_EXERCISE AIM_
Write out the records word for word, with no pictures.

_DATA SUPPLIED_
* * * *

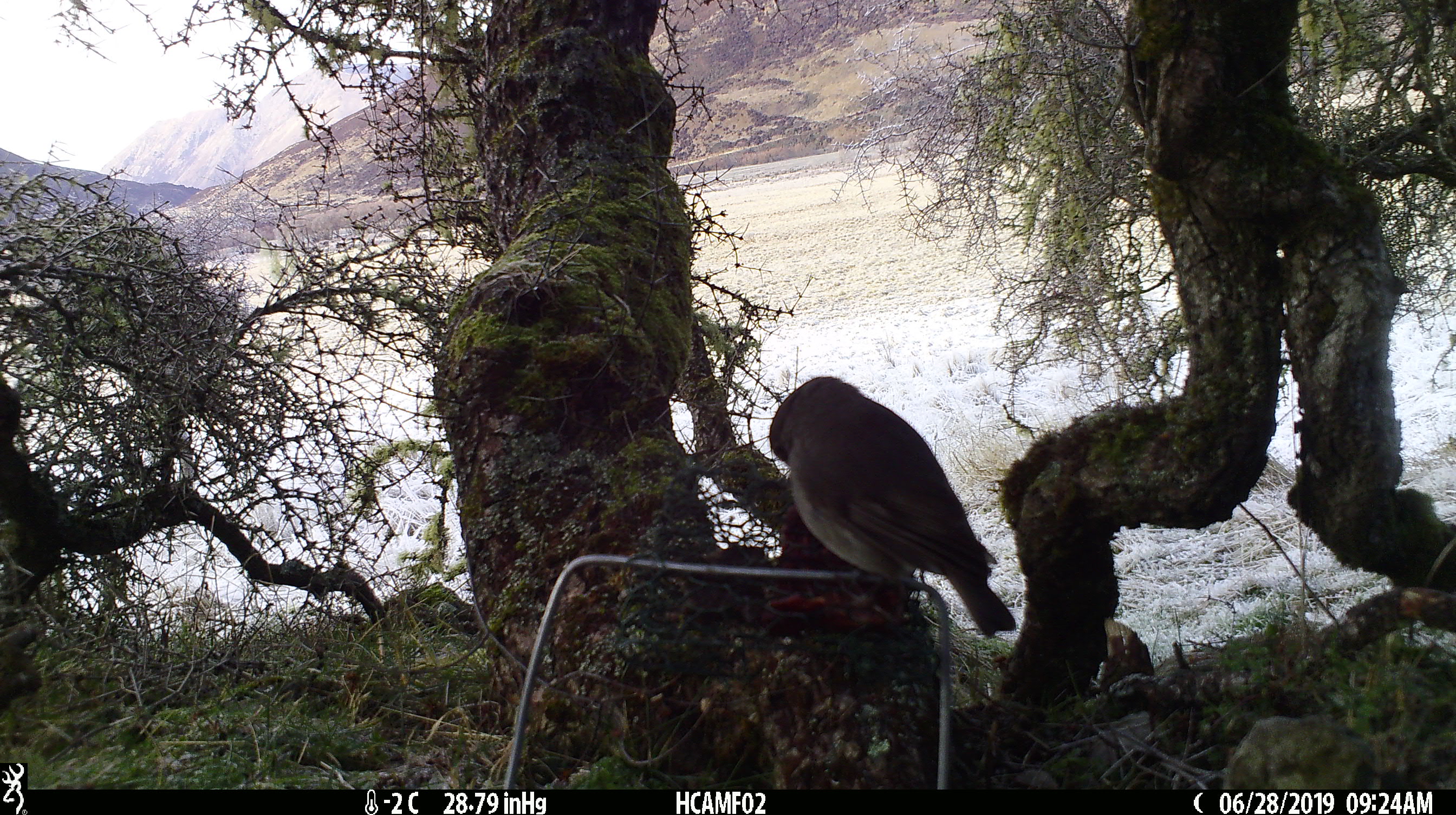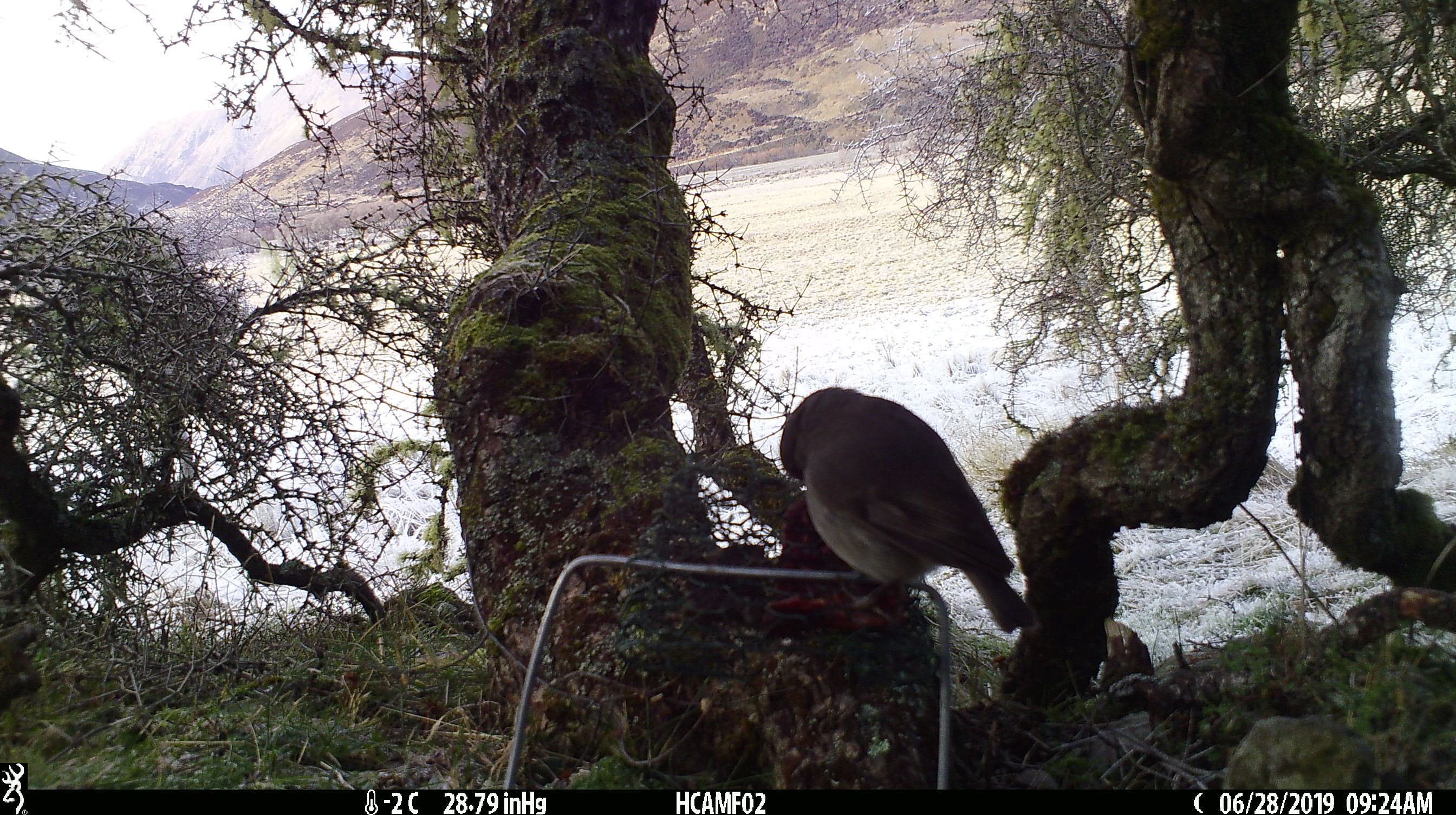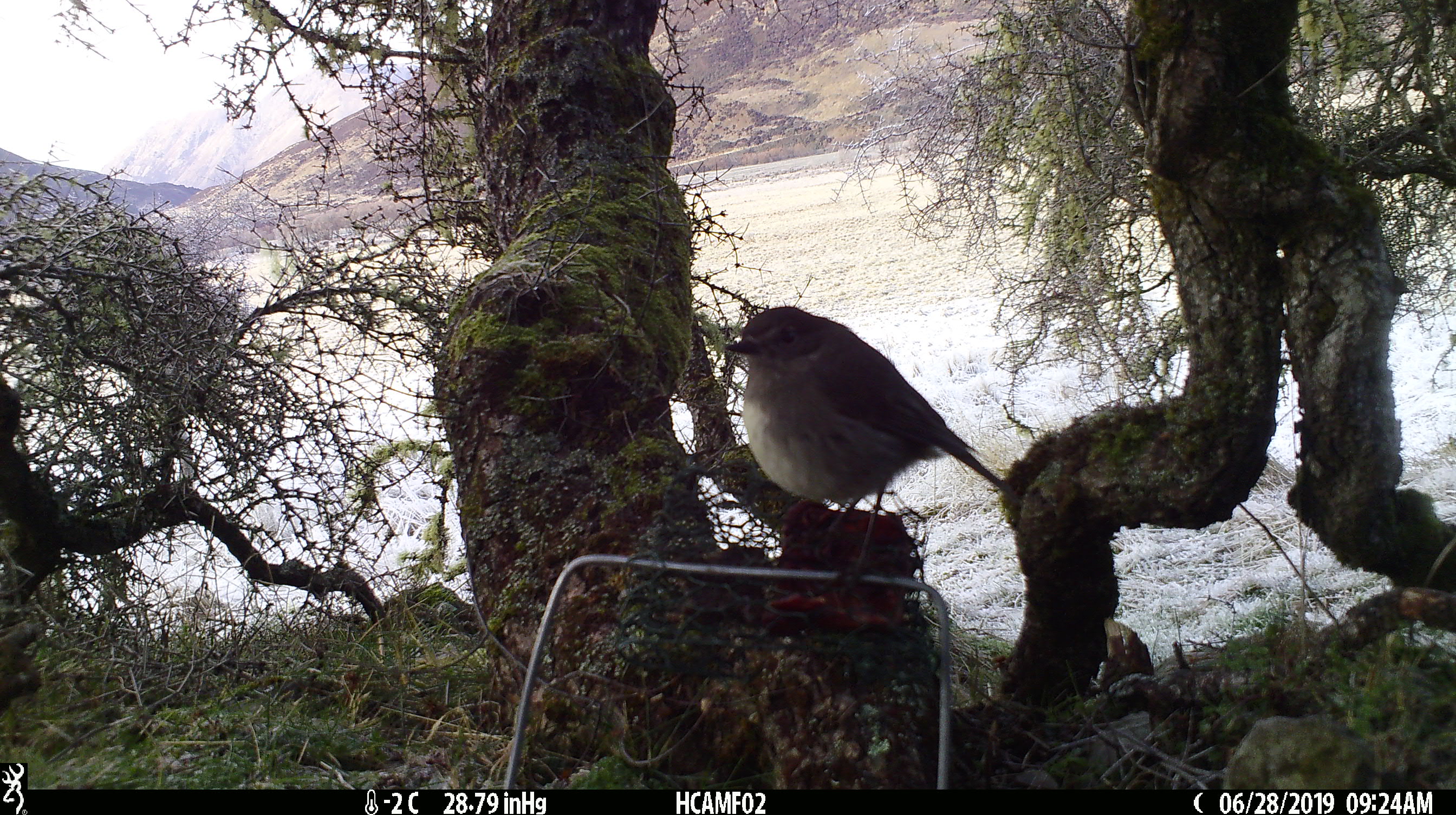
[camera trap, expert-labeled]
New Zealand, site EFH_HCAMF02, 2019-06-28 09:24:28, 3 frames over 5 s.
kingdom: Animalia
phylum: Chordata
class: Aves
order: Passeriformes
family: Petroicidae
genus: Petroica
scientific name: Petroica australis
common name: new zealand robin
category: robin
Robin (new zealand robin) (Petroica australis).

* * * *

_TASK RESULT_
[camera trap, expert-labeled]
New Zealand, site EFH_HCAMF02, 2019-06-28 09:24:28, 3 frames over 5 s.
kingdom: Animalia
phylum: Chordata
class: Aves
order: Passeriformes
family: Petroicidae
genus: Petroica
scientific name: Petroica australis
common name: new zealand robin
category: robin
Robin (new zealand robin) (Petroica australis).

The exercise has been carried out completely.